Chapter 2: Data Cleaning and Pre-processing
Activity 6: Pre-processing using Center and Scale
Solution:
In this exercise, we will perform the center and scale pre-processing operations.
- Load the mlbench library and the PimaIndiansDiabetes dataset:
# Load Library caret
library(caret)
library(mlbench)
# load the dataset PimaIndiansDiabetes
data(PimaIndiansDiabetes)
View the summary:
# view the data
summary(PimaIndiansDiabetes [,1:2])
The output is as follows:
pregnant glucose
Min. : 0.000 Min. : 0.0
1st Qu.: 1.000 1st Qu.: 99.0
Median : 3.000 Median :117.0
Mean : 3.845 Mean :120.9
3rd Qu.: 6.000 3rd Qu.:140.2
Max. :17.000 Max. :199.0
- User preProcess() to pre-process the data to center and scale:
# to standardise we will scale and center
params <- preProcess(PimaIndiansDiabetes [,1:2], method=c("center", "scale"))
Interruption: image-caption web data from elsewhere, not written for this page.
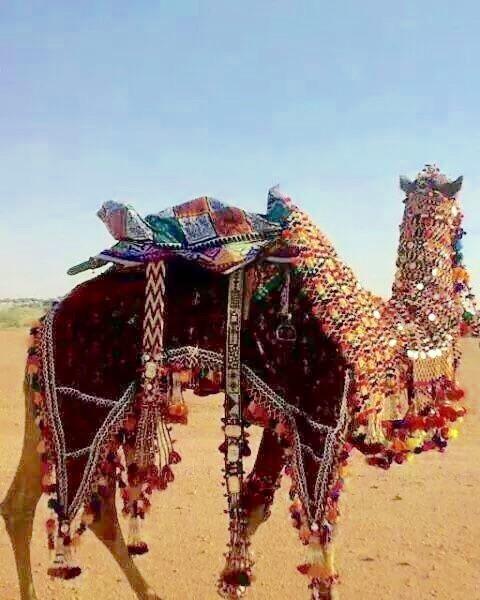 Camel Safari Dunes Camp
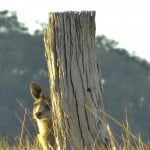 interfaceaustraliaP1650355-felt-kangaroo behind post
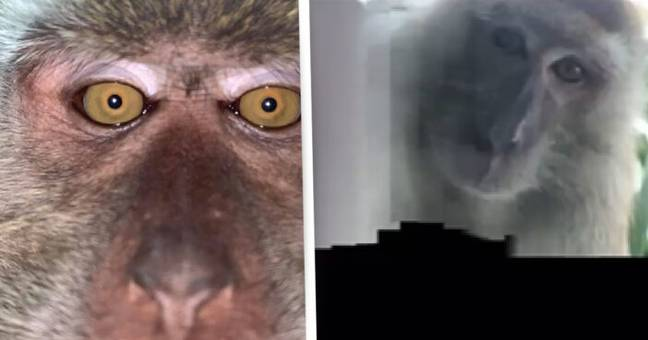 Man Finds Monkey Selfies On His Phone After They Stole It From His House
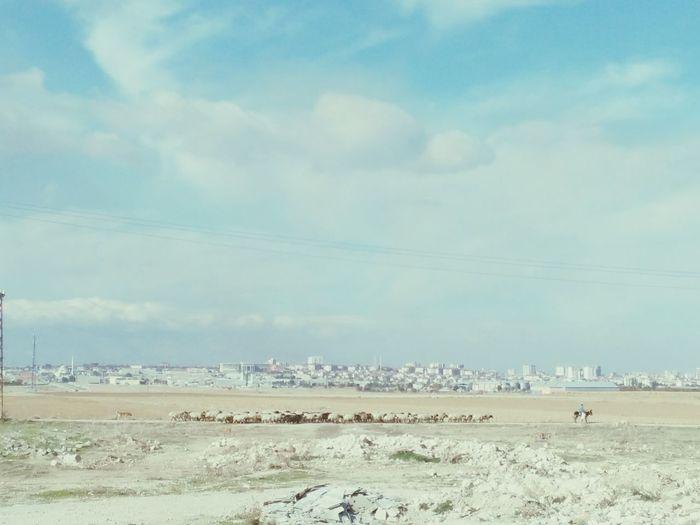 Karaman Koyun Karamaninkoyunu Dogadan Açikhava Köyde Hayatinrenkleri Hayattankare Hayvanlar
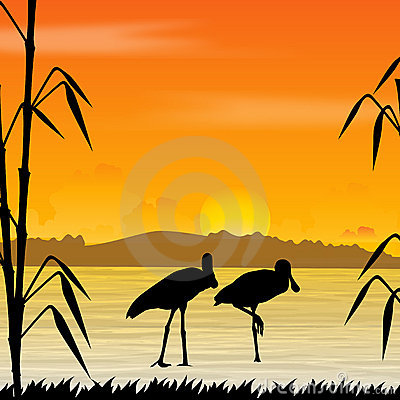 Bird, wildlife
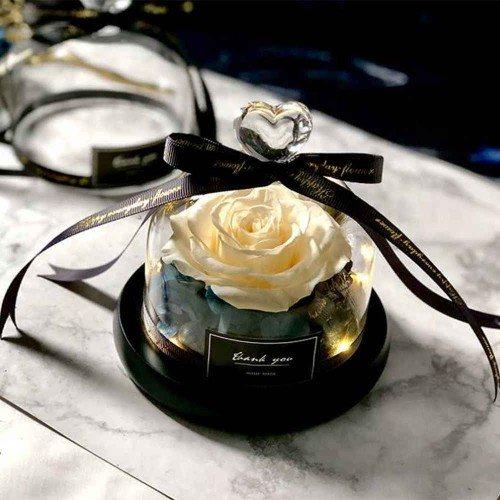 Rosa Eterna Bianco Vero Sotto la Campana di Vetro con Luci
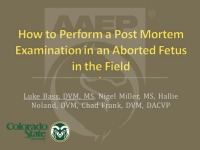 How to Perform a Postmortem Examination of an Aborted Fetus in the Field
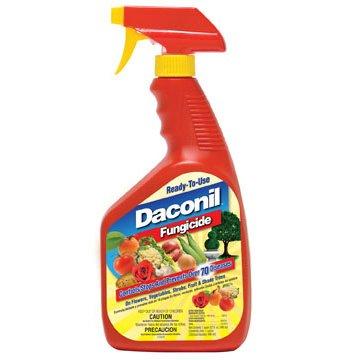 Daconil Fungicide / Size (Quart - RTU) Best Price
- Transform the dataset using predict():
# transform the dataset
new_dataset <- predict(params, PimaIndiansDiabetes [,1:2])
- Print the summary of the new dataset:
# summarize the transformed dataset
summary(new_dataset)
The output is as follows:
pregnant glucose
Min. :-1.1411 Min. :-3.7812
1st Qu.:-0.8443 1st Qu.:-0.6848
Median :-0.2508 Median :-0.1218
Mean : 0.0000 Mean : 0.0000
3rd Qu.: 0.6395 3rd Qu.: 0.6054
Max. : 3.9040 Max. : 2.4429
We will notice that the values are now mean centering values.
Activity 7: Identifying Outliers
Solution:
- Load the dataset:
mtcars = read.csv("mtcars.csv")
- Load the outlier package and use the outlier function to display the outliers:
#Load the outlier library
library(outliers)
- Detect outliers in the dataset using the outlier() function:
#Detect outliers
outlier(mtcars)
The output is as follows:
mpg cyl disp hp drat wt qsec vs am
gear carb
33.900 4.000 472.000 335.000 4.930 5.424 22.900
1.000 1.000 5.000 8.000
- Display the other side of the outlier values:
#This detects outliers from the other side
outlier(mtcars,opposite=TRUE)
The output is as follows:
mpg cyl disp hp drat wt qsec vs am
gear carb
10.400 8.000 71.100 52.000 2.760 1.513 14.500 0.000 0.000
3.000 1.000
- Plot a box plot:
#View the outliers
boxplot(Mushroom)
The output is as follows:
Figure 2.36: Outliers in the mtcars dataset.
The circle marks are the outliers.
Activity 8: Oversampling and Undersampling
Solution:
The detailed solution is as follows:
- Read the mushroom CSV file:
ms<-read.csv('mushrooms.csv')
summary(ms$bruises)
The output is as follows:
f t
4748 3376
- Perform downsampling:
set.seed(9560)
undersampling <- downSample(x = ms[, -ncol(ms)], y = ms$bruises)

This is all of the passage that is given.